Sobre a frente económica, Portugal corre sérios riscos que, apesar de estarem presentes, e bem, no debate político, não estão, e mal, na acção que é feita. Há problemas estruturais de fundo, nos quais se inclui o problema da frágil produção nacional, de riscos externos para a dívida pública, da exposição económica a factores externos, seja pelos preços da energia ou pelo turismo, na produtividade e na qualidade do emprego. Há ainda, a nível político, o estado do Serviço Nacional de Saúde (SNS), a baixa natalidade, a seca no interior e o problema artificial criado pela nuvem da extinção do SEF.

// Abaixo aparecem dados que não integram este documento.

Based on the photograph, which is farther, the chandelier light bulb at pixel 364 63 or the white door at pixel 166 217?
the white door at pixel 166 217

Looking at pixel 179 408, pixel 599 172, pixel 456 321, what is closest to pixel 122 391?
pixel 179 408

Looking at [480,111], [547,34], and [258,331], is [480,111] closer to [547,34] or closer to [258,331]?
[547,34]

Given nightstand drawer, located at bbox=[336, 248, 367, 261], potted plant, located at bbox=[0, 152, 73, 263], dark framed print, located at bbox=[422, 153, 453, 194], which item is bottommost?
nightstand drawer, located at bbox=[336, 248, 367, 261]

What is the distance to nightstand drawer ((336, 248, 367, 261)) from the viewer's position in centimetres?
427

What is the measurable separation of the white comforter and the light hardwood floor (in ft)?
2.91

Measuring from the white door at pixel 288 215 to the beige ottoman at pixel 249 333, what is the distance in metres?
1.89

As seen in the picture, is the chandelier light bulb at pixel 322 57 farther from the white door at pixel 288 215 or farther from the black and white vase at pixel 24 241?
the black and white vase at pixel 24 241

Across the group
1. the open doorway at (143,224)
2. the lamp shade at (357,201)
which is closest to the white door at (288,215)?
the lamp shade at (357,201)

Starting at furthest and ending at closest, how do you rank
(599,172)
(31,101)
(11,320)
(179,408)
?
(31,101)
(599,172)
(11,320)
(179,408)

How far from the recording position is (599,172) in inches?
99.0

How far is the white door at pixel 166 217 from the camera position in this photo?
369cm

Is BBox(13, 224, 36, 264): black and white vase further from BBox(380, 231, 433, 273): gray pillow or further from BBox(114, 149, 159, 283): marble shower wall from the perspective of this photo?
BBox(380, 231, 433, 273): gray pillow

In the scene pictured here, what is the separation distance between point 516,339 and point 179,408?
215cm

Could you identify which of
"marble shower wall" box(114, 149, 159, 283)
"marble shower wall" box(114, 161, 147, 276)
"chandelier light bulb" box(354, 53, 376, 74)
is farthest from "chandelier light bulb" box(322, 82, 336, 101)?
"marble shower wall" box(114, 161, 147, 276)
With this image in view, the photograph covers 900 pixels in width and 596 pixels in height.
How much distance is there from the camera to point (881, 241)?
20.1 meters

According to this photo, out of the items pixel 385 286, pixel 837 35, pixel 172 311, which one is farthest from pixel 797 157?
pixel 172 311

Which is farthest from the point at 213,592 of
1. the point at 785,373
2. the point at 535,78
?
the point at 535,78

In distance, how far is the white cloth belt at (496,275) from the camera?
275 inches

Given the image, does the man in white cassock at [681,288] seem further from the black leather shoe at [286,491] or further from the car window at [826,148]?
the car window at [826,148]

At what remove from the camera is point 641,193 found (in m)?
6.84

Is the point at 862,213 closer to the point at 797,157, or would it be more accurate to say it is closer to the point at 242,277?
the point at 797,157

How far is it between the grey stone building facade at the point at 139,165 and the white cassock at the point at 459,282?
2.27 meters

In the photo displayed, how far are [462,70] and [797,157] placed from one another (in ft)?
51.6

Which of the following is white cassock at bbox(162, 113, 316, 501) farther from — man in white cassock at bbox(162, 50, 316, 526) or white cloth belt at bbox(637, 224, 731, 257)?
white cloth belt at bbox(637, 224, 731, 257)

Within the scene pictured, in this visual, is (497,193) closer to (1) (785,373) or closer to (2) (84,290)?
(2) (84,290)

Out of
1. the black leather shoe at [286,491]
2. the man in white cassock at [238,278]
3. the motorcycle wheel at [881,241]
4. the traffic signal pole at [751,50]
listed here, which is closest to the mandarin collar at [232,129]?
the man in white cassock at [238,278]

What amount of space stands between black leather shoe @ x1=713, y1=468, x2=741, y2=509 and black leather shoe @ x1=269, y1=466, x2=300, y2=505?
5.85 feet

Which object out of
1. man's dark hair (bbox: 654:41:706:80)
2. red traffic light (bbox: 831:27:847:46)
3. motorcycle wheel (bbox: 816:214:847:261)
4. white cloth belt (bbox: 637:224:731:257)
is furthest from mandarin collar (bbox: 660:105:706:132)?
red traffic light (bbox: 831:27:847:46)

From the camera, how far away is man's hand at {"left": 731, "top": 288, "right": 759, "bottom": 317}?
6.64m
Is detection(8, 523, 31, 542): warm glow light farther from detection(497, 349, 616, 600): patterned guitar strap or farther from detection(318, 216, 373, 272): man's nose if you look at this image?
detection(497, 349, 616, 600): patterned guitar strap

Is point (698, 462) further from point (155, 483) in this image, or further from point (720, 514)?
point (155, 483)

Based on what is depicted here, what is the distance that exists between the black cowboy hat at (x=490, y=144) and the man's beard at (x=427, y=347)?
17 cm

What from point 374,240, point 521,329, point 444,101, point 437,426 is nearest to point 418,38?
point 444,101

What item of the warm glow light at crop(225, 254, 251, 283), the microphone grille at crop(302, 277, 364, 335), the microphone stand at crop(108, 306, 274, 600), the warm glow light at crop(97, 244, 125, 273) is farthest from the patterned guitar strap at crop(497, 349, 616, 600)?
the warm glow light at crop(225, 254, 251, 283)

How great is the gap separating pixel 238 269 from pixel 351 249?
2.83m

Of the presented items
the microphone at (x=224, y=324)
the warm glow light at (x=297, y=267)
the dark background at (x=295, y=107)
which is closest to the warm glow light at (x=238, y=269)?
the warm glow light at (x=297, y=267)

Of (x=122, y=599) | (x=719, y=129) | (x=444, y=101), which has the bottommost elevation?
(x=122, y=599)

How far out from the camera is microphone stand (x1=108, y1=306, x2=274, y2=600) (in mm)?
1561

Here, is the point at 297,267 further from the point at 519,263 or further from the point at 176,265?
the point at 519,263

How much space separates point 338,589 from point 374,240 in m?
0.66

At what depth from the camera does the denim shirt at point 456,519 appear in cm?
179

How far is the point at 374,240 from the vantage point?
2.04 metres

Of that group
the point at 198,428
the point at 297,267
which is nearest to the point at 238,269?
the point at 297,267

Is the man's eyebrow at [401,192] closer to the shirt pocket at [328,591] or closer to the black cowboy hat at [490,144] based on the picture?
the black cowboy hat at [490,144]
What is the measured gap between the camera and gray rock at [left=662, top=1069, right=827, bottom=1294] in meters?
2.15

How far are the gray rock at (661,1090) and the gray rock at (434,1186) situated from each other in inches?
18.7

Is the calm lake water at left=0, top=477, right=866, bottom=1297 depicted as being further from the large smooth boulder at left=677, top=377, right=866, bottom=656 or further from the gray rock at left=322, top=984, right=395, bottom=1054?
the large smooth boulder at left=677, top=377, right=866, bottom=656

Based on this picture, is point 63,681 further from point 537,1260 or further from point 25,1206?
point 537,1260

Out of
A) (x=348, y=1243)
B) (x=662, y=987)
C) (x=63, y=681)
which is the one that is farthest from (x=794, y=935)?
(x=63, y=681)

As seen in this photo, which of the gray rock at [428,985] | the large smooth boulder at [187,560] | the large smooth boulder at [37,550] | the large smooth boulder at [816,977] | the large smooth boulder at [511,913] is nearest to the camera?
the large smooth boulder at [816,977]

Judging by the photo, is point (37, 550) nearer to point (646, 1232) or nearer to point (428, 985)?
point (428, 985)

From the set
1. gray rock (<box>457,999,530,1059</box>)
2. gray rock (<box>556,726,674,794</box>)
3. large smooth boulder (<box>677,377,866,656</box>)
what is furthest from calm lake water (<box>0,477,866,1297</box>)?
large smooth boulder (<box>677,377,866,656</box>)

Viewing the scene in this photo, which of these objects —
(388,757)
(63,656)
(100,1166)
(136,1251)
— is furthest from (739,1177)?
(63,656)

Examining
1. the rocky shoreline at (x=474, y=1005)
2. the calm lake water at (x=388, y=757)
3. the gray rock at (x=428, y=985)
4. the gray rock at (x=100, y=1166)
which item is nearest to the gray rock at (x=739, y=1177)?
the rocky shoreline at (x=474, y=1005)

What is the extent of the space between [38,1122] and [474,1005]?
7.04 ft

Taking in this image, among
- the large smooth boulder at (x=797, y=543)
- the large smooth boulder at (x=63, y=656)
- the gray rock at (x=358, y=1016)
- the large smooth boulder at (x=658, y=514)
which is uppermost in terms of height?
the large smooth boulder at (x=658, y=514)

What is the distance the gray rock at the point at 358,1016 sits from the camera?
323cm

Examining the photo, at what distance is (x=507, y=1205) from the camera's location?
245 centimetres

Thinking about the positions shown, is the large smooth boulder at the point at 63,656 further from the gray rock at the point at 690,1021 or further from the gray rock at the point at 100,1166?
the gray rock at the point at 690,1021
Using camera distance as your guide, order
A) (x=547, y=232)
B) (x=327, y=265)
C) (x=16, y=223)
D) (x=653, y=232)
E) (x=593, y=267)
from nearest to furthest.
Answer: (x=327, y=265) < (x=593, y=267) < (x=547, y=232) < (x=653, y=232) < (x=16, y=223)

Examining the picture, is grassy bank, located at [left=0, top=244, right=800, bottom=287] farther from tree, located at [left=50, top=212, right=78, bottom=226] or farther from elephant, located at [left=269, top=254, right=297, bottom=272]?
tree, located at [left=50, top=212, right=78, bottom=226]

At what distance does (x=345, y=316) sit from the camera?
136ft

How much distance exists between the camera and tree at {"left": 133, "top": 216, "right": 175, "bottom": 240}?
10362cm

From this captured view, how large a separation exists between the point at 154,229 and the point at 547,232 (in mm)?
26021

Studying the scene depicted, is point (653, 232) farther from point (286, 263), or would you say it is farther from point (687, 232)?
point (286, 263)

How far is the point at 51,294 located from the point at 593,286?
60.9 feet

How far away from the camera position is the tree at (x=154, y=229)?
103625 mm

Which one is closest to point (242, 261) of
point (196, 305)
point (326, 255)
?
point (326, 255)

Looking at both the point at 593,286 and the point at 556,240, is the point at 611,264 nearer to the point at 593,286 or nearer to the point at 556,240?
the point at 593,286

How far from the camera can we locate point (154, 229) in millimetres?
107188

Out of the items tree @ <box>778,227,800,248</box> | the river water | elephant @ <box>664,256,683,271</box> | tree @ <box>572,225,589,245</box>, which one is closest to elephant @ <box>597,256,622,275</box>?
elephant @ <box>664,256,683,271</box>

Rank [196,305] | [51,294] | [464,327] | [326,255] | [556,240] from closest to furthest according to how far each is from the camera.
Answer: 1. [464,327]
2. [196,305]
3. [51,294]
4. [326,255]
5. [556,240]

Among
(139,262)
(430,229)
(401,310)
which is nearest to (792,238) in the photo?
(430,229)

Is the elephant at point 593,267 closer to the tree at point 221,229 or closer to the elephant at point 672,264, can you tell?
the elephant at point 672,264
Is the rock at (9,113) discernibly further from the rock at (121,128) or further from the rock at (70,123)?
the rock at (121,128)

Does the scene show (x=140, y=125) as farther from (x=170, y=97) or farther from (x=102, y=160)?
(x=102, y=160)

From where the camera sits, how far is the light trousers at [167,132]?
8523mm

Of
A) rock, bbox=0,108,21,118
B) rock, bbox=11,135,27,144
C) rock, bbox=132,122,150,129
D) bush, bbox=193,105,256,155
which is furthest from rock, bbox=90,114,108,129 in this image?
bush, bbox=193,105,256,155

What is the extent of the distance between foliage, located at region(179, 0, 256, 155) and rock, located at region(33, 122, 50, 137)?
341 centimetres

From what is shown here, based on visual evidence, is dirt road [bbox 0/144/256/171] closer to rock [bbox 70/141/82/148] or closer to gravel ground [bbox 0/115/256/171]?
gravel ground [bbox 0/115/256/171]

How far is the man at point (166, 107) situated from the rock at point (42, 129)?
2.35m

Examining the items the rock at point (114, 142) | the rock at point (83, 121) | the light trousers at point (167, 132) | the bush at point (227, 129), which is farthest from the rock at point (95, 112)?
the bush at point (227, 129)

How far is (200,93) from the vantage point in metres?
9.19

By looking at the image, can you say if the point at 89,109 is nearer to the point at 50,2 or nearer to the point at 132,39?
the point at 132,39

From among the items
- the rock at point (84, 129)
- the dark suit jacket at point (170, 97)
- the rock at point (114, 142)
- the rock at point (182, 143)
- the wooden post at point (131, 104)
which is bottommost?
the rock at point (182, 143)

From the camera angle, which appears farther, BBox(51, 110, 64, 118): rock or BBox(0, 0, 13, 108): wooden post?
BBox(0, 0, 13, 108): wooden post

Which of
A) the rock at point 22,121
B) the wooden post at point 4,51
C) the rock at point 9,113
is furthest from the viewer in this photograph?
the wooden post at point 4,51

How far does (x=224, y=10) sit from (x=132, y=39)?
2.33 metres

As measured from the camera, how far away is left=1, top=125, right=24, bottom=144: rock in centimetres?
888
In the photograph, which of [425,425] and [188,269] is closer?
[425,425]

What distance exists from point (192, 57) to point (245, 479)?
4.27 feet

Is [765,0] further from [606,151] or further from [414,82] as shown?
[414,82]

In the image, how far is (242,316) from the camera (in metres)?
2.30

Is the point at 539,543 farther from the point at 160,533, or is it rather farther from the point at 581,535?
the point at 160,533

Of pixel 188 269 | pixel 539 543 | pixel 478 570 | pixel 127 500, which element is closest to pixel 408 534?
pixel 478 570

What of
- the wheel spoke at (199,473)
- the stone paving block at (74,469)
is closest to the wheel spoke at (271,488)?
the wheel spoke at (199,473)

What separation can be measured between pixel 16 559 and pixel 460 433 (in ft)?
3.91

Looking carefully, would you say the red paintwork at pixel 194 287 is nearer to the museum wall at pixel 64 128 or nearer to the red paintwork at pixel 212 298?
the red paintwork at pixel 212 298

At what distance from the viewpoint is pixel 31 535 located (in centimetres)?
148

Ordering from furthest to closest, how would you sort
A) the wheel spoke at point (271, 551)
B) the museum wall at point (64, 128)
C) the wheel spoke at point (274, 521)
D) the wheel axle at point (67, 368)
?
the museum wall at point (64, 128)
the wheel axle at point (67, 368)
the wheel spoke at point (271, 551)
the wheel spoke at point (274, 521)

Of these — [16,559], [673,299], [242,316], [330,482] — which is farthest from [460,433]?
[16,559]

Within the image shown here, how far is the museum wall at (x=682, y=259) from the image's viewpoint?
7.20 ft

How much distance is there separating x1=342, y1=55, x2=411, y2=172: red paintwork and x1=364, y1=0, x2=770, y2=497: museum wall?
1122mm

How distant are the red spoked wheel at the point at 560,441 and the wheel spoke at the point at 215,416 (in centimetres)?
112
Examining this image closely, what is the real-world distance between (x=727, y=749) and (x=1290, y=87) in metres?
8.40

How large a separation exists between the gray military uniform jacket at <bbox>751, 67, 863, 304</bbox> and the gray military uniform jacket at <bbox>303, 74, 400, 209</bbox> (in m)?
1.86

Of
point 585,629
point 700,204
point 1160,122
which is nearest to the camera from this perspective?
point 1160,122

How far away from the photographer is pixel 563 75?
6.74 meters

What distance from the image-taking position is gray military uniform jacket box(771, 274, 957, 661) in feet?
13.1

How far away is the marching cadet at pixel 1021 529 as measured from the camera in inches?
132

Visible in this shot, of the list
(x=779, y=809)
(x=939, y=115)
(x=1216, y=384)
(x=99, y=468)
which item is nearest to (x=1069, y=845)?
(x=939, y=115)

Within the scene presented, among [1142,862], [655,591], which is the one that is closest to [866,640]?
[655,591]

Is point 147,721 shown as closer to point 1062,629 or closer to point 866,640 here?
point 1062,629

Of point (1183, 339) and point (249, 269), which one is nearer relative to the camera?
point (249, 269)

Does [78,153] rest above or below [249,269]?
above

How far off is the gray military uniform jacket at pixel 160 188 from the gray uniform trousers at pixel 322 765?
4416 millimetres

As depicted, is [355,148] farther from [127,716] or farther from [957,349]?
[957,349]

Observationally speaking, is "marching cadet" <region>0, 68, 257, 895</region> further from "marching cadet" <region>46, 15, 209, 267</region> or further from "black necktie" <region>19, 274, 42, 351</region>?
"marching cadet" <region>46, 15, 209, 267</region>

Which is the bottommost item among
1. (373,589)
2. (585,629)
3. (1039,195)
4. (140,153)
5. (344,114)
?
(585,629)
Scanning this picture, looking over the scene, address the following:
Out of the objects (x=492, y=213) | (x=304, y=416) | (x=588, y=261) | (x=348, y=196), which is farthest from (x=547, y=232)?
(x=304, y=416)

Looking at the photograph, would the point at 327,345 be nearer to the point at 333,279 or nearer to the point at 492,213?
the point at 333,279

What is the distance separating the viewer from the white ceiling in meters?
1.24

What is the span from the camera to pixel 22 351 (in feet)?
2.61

A doce mentira diz-nos, de forma indirecta, que vai ficar tudo bem, que a economia portuguesa entrará em crescimento através de aumentos marginais dos rendimentos trazidos por este governo, que o SNS está óptimo, que a extinção do SEF não terá consequências, e deixa ainda implícito que a seca não nos irá afectar. Digo indirecto e implícito pois o facto de não haver uma proposta concreta e clara de reforma para solucionar estes problemas dá a ideia de que ou há um plano/evento secreto a acontecer que deixa a liderança política descansada, ou há a esperança de que o problema se resolva sozinho.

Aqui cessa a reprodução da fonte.